Lacour M, Duarte M, Beutler A, Auckenthaler R, Suter S
Clinique Universitaire de Pédiatrie, Geneva, Switzerland.
Eur J Pediatr. 1991 Jul;150(9):612-8. doi: 10.1007/BF02072618.
By the description of two cases of osteoarticular infections due to Kingella kingae in two young children we wish to draw the attention of clinicians to invasive infections due to this micro-organism. Since its biological characterization in 1976, K. kingae has been increasingly reported as a human pathogen. Most common presentations are endocarditis, bacteraemia, septic arthritis, osteomyelitis and spondylodiscitis. Interestingly, osteorticular involvement is largely predominant in previously healthy children. From the literature, we reviewed 51 cases of K. kingae bone and joint infections, representing 23 cases of septic arthritis, 17 of osteomyelitis and 11 spondylodiscitis. Of the cases 88% occurred in children below 5 years of age and in all cases only one bone or joint was involved. An underlying disorder could be found in only 4 patients. Since these infections have a favourable outcome with intravenous antibiotic treatment, proper isolation and identification of K. kingae is essential.

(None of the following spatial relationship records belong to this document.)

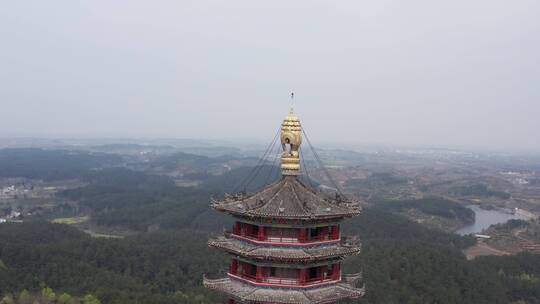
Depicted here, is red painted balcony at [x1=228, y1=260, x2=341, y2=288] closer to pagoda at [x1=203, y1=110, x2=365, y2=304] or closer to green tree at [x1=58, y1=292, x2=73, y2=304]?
pagoda at [x1=203, y1=110, x2=365, y2=304]

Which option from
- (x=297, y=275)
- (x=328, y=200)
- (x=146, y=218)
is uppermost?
(x=328, y=200)

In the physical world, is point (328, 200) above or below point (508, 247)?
above

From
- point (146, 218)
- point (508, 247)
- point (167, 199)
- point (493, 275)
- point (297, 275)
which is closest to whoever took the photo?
point (297, 275)

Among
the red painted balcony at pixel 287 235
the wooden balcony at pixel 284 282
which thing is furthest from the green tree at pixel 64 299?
the wooden balcony at pixel 284 282

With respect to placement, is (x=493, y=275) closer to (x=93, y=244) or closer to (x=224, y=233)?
(x=93, y=244)

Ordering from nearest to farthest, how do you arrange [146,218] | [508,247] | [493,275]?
[493,275]
[508,247]
[146,218]

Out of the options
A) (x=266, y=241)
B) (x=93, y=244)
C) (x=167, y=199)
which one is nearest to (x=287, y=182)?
(x=266, y=241)

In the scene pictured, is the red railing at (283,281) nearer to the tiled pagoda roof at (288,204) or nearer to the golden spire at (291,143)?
the tiled pagoda roof at (288,204)
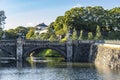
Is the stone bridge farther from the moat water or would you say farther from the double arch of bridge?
the moat water

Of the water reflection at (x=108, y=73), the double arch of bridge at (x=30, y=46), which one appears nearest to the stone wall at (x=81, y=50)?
the double arch of bridge at (x=30, y=46)

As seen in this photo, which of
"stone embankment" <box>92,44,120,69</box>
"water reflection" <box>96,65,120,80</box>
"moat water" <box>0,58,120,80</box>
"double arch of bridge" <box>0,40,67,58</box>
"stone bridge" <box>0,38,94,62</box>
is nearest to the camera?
"water reflection" <box>96,65,120,80</box>

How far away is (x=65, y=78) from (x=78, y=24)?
7079 cm

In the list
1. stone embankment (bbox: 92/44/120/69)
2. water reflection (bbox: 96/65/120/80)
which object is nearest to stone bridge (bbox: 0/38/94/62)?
stone embankment (bbox: 92/44/120/69)

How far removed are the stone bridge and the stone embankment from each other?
636 centimetres

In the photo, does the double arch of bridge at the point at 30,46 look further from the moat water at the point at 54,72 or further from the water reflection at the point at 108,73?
the water reflection at the point at 108,73

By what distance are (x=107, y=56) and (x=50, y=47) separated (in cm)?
2208

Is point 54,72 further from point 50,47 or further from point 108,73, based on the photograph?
point 50,47

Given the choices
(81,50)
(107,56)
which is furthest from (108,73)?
(81,50)

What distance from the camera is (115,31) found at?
14562cm

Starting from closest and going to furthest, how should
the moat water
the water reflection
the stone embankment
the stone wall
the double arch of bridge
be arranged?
the water reflection → the moat water → the stone embankment → the double arch of bridge → the stone wall

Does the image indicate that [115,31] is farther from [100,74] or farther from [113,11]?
[100,74]

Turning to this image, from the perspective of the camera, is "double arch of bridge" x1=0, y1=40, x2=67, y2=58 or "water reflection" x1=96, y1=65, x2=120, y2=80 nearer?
"water reflection" x1=96, y1=65, x2=120, y2=80

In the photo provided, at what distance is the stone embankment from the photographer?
90062 mm
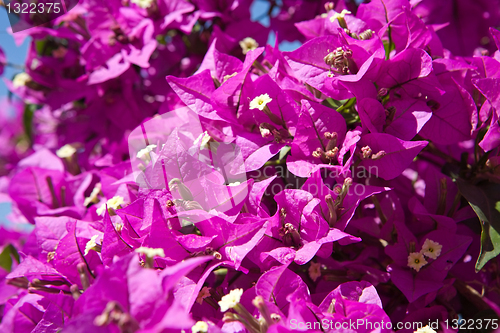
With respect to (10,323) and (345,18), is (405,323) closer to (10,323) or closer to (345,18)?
(345,18)

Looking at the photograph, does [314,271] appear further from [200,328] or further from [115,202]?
[115,202]

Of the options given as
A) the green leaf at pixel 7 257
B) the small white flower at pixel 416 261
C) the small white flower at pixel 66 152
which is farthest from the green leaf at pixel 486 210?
the green leaf at pixel 7 257

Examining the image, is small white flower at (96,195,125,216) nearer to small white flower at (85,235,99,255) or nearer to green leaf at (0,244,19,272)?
small white flower at (85,235,99,255)

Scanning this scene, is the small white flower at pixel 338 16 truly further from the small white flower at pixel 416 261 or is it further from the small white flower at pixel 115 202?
the small white flower at pixel 115 202

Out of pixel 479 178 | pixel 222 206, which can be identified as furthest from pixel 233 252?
pixel 479 178

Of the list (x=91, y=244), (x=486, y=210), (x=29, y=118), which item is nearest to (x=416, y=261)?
(x=486, y=210)

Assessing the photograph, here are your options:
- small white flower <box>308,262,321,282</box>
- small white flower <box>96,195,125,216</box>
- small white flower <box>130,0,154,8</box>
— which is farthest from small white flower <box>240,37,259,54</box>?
small white flower <box>308,262,321,282</box>
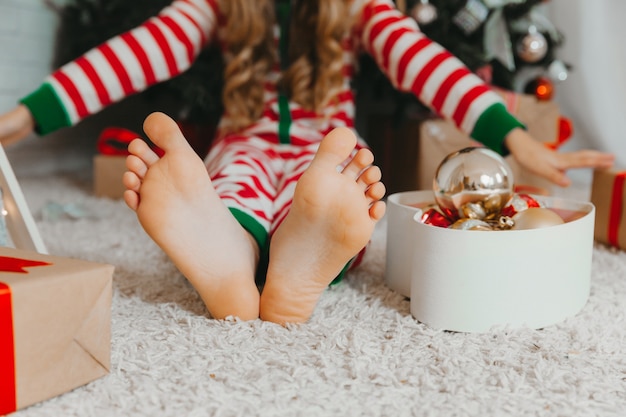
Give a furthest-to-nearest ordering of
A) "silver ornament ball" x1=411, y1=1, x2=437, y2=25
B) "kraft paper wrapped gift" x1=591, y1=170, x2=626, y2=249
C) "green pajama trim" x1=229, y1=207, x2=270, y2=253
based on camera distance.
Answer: "silver ornament ball" x1=411, y1=1, x2=437, y2=25
"kraft paper wrapped gift" x1=591, y1=170, x2=626, y2=249
"green pajama trim" x1=229, y1=207, x2=270, y2=253

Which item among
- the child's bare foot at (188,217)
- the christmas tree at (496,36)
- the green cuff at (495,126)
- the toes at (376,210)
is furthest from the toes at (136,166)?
the christmas tree at (496,36)

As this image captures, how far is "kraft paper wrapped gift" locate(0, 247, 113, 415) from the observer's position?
0.46m

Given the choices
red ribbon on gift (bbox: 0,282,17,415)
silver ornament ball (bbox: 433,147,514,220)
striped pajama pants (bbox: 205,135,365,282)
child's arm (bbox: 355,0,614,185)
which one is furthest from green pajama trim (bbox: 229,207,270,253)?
child's arm (bbox: 355,0,614,185)

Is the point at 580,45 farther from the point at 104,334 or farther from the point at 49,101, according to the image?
the point at 104,334

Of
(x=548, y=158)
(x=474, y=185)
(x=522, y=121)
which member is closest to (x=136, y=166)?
(x=474, y=185)

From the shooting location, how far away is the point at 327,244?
64 centimetres

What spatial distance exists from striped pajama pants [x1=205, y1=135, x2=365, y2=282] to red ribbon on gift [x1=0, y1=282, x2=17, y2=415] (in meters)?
0.32

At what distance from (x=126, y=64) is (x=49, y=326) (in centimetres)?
66

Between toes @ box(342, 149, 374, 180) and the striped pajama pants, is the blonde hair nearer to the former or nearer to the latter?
the striped pajama pants

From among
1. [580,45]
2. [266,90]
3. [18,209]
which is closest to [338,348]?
[18,209]

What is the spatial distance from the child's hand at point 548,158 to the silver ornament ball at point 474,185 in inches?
8.3

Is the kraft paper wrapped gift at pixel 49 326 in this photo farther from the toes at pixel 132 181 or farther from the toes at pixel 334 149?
the toes at pixel 334 149

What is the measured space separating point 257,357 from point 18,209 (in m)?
0.35

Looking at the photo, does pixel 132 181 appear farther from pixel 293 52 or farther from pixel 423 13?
pixel 423 13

通过描述两名幼儿因金氏金杆菌引起的骨关节炎感染病例,我们希望引起临床医生对这种微生物所致侵袭性感染的关注。自1976年对其生物学特性进行描述以来,金氏金杆菌作为人类病原体的报道日益增多。最常见的表现为心内膜炎、菌血症、化脓性关节炎、骨髓炎和脊椎椎间盘炎。有趣的是,在既往健康的儿童中,骨和关节受累在很大程度上占主导地位。我们从文献中回顾了51例金氏金杆菌骨和关节感染病例,其中23例为化脓性关节炎,17例为骨髓炎,11例为脊椎椎间盘炎。这些病例中88%发生在5岁以下儿童,且所有病例均仅累及一个骨或关节。仅在4例患者中发现有潜在疾病。由于这些感染经静脉抗生素治疗预后良好,因此正确分离和鉴定金氏金杆菌至关重要。